READING TEXT:
_____
# Measuring Heat Flow

Measuring the flow of heat (or energy, in general) is a tricky task. Generally speaking, one has to know the temperature on both sides of a wall, window etc. The temperature difference provides a measure of the drop in temperature and, consequently, the flow of energy through the object. So in principle one has to keep an eye on both sides of the object in question.

But what happens if only one side is accessible, like in a storage tank where measuring the temperature on the inner side of the vessel proves to be very difficult if not impossible? So how much energy does a hot water storage lose?

Luckily, there are solutions for measuring the heat flow by using a simple gadget. With a thermal flux sensor one may easily determine how much energy goes through a wall or a window or any other object. The sensor is attached to one side of the object and yields a signal which is directly proportional to the heat passing through the object and thus makes it possible to determine how much energy actually penetrates a window, wall, etc.

Performing such a measurement is easy and exciting as it may reveal some unexpected features of energy leaving or entering a dwelling.

We have performed a series of measurements in a house in Sweden over a couple of days and discovered some really interesting features. And yet, no sophisticated equipment was necessary. A heat flow sensor and a multimeter, that´s all it takes. The measurements took place during the last week of February 2012. Let us have a look at the results before we start discussing them in more detail (Fig. 1).

Fig. 1 Measuring the heat flow through a window.

The red curve shows the heat flow through a window facing a westerly direction. The outside temperature was approximately 7 °C in the morning. During the entire morning until 12:30 hrs the heat flow was relatively stable at about 3 W/sqm. Then shortly after 13:00 the sun slowly started finding its way through the window leading to a massive change in energy flow. In fact, we even observed an inversion of the energy flux, i.e. more energy was entering the living room than leaving it. This situation when the sun was delivering free energy through the window lasted until 15:30. Then it disappeared behind a nearby forest, and the energy flux got back to its normal behaviour which was governed by the temperature difference between the living room and the exterior. It goes without saying that during those hours of direct sun exposure the heating could effectively be switched off.

During the late afternoon a significant drop in outside temperature occurred (blue curve) while simultaneously the flow of energy was rapidly increasing reaching a plateau at almost 15 W/sqm after 18:00 hrs. Since at that time it was already dark outside the heat flow was no longer overlapped by indirect solar irradiation.

Now we are in a position to calculate the net heat flow during the measurement period. The heat loss was strongest in the evening when the outside temperature dropped drastically. During the early afternoon we had a net inflow of energy. The overall heat flow balance amounts to 0.063 kWh/sqm going through the window. Thus, by using relatively simple means we could perform a thermal analysis of a window.

The experimental setup is shown in Fig. 2.

Fig. 2  Measuring the heat flow via a heat flow sensor
_____
EXERCISE SET:
a - Rewrite the portion of the heat flow text between "Measuring the flow" and "object in question.", inclusive, replacing "object" with "structure".
b - List every clock time of day given in the heat flow text.
Rely only on the heat flow text for this work.
_____
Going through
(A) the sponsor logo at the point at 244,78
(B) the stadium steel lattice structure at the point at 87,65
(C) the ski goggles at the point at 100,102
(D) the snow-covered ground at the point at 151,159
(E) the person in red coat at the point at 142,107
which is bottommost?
_____
ANSWER LIST:
a -
Measuring the flow of heat (or energy, in general) is a tricky task. Generally speaking, one has to know the temperature on both sides of a wall, window etc. The temperature difference provides a measure of the drop in temperature and, consequently, the flow of energy through the structure. So in principle one has to keep an eye on both sides of the structure in question.

b - 12:30, 13:00, 15:30, 18:00